Richard Walton distinguishes between what he calls control organizations and commitment organizations. Control organizations produce one widget after another with a certain kind of management structure and incentive structure. But the more that relational, adaptive, innovative dimensions of production become important, the more you have to become a commitment organization. Commitment organizations treat people as assets, not as costs, and see investment in people as creating capacity. It seems like Market Basket is an example of that kind of management. I am curious about how the leadership and ownership of this company decided to build that kind of an organization, in which everyone feels a sense of ownership.
My second question has to do with the relationship between owners and managers: do they have the same or divergent interests? In this case, the managers found more common interest with workers than with owners. Managers were so central to the whole enterprise.
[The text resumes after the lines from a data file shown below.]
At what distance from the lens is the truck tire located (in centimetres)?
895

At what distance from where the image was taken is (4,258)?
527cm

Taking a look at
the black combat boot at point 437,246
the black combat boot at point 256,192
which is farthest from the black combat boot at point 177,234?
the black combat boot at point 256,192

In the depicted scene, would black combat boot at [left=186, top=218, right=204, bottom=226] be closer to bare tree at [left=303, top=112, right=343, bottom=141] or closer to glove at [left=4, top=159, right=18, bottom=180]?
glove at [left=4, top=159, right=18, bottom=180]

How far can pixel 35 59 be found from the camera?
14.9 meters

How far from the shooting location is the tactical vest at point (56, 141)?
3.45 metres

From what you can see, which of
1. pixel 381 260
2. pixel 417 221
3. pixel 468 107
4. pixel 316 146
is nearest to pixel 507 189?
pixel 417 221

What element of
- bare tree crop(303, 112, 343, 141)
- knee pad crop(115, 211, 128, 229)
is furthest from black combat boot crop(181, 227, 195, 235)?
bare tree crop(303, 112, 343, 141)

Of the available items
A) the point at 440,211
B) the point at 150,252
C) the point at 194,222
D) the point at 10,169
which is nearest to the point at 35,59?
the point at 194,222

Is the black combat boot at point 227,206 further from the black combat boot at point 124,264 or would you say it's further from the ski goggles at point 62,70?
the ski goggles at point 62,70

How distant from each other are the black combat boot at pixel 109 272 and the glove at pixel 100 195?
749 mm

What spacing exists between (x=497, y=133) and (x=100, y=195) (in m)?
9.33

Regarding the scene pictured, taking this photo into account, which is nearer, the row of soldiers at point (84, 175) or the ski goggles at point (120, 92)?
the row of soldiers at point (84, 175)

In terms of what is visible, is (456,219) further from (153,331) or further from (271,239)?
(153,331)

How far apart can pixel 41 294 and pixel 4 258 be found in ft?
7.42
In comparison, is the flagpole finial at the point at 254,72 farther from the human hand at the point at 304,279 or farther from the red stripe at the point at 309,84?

In my experience organizing unions, people who played leadership roles were the opposition. Our problem was how to develop worker leadership to challenge front-line management so that we are able to assert or defend our interests. That is not the story here. Management all the way up played an important role against the owners. So why is it such an exception?
Thomas Piketty points to the exploding salaries of executives in this country and talks about how they almost seem like owners, operating with boards of directors, unrelated to production and productivity. What would it take to privilege the commitment organization over the control one, since we know it’s so much better? And what kind of structural shifts would it take to bring workers’ interests more aligned in the way that Market Basket was? How can we make more Market Baskets?
I am grateful to my colleagues for sharing their insights on lessons Market Basket taught us. My hope is that all those who shape business strategies and employment relationships will now put these lessons to work. How might we do so?
Business executives and board members would be well advised to ask whether their business models and leadership styles are achieving the productivity, loyalty, and sense of ownership evidenced of Market Basket employees. If not, why not? Answering this simple question inevitably leads to a reassessment of the very purposes of a business enterprise—is a business simply an instrument for maximizing shareowner value, or can it serve the interests of owners, employees, customers, and communities? A healthy reexamination of this fundamental question is long overdue.
Labor leaders should ask how they can mobilize workers around a positive vision, a cause they and their members can explain clearly and cogently to their neighbors, customers, and the public. Breaking out of the chains of current labor law and union-management traditions would, if viewed as a fight for justice and fairness at work, find lots of allies ready to stand with them, just as legions of bystanders stood with Market Basket employees.
Government leaders ought to recognize that the employees, executives, customers, and vendors who engaged in this collective protest cut across party lines. This sends a clear message: Break out of the stale ideological gridlock that has blocked sensible and long overdue efforts to reform and modernize labor and employment law. Give all workers a voice in the issues that affect their livelihood and encourage them to work collaboratively so that all those who contribute to an organization’s success share fairly in the profits. And strengthen the ability of employees to negotiate in more traditional ways with employers that still don’t get it.
Finally, educators entrusted with the next generation of business leaders need to put these ideas to work across the curriculum so that we live up to our mission at MIT Sloan to “develop principled, innovative leaders who improve the world and to generate ideas that advance management practice.”
If I had written these words before the Summer of Market Basket they could easily have been dismissed as idle “pie in the sky” musings. But now these courageous Market Basket employees have demonstrated the proof of concept and lit a path forward.
Thank you to our panelists and to all who contributed to this historic, teachable moment.